The Window picks up the weak mobile signal from outside, either using it's own built in antenna, or from an external antenna connected to the unit by a cable.
The Window unit then sends this to the Coverage unit located further away and indoors. Normally the connection between the two units is by built in 5GHz WiFi, but there is an option to connect the units by cable.
Once the Coverage Unit receives the signal from the Window Unit it re-transmits this as a strong mobile signal - getting you from 1 bar (or even less at times) to 5 bars!
A mentioned the Cel-Fi Pro can work in two ways, using ir's own internal antennas, or being fed a signal from an external antenna.
The internal antennas of the Window unit are a high tech "Fractal" antenna and are really good at pulling in a weak signal. So if you have a spot in the building that get's "some" signal, simply locate the Window unit of the Cel-Fi Pro there.
The best place for the coverage unit is as far away as possible, whilst still maintaining a good link to the Window unit. This is easy to figure out as the display on either unit will tell you how good this link is.
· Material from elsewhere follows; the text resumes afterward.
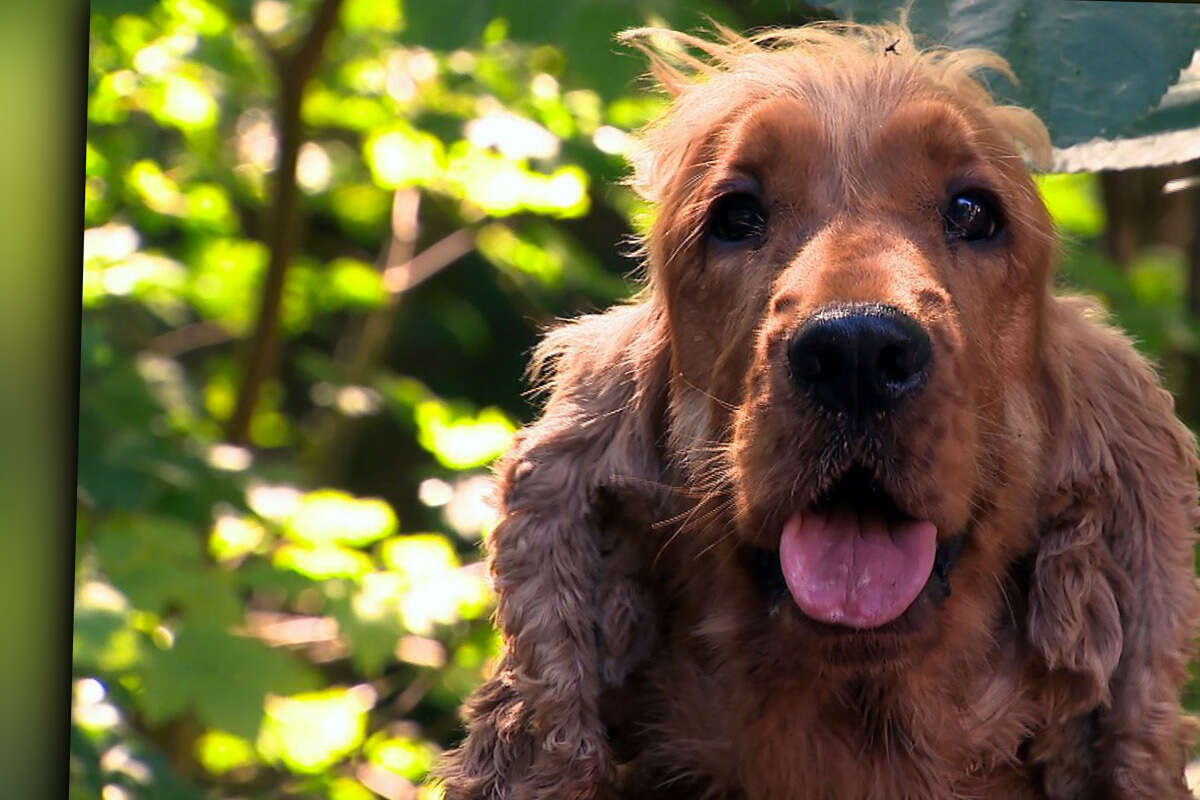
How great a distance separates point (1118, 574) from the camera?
2119 millimetres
It's amasing how often we find people convinced they will need an external antenna only to find the built in antennas are good enough to get a boost up to 5 bars.
Of course if there's no spot in the building with enough strength simply place the Window unit where you can bring a cable indoors from outside and connect up!
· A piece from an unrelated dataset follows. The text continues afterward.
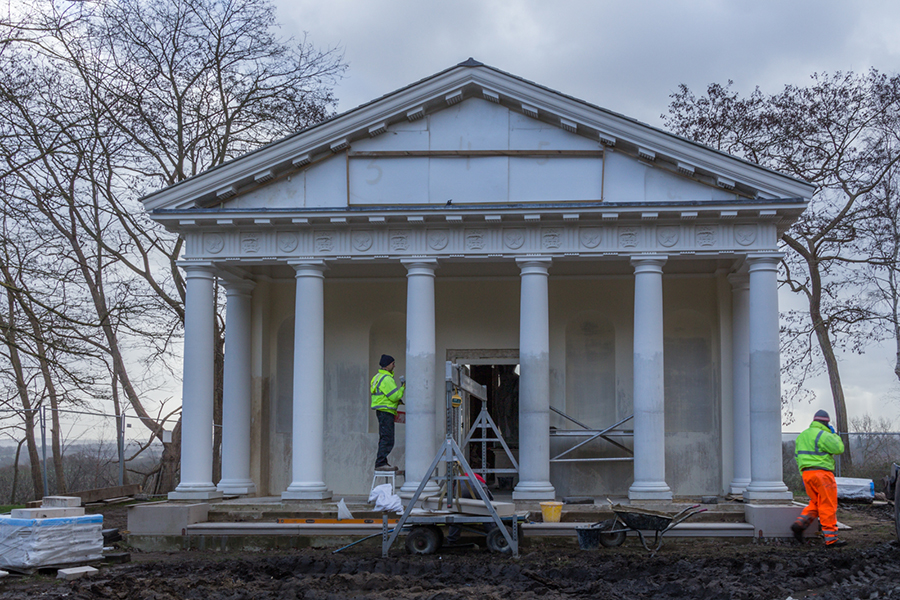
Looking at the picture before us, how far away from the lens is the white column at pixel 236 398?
730 inches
If using an external antenna there are 3 "options".
Where the reception is pretty good up on, say the roof, use an Omni (picks up all around) antenna. But if the signal is weak use a directional antenna like the LPDA to really focus in on the mobile signal available. In really weak signals a "Yagi" directional antenna may give better results.
To get the best "Boost" it is important that there is as much separation as possible between the antenna picking up the signal (The Window unit, Omni, LPDA or Yagi antenna) and the coverage unit. The coverage unit will push out the best signal when the Window Unit doesn't pick this up along with the external signal.
But as mentioned, most people are pleasantly surprised to find they don't need an external antenna in buildings with slight/marginal reception in one or two spots, and then find a convenient location for the coverage unit.
In some respects it's easier to place the coverage unit where an external antenna is used, so whilst needing an antenna and cabling the end result is often more flexible.
1 bar to 5 bars in 5 minutes - it really does happen!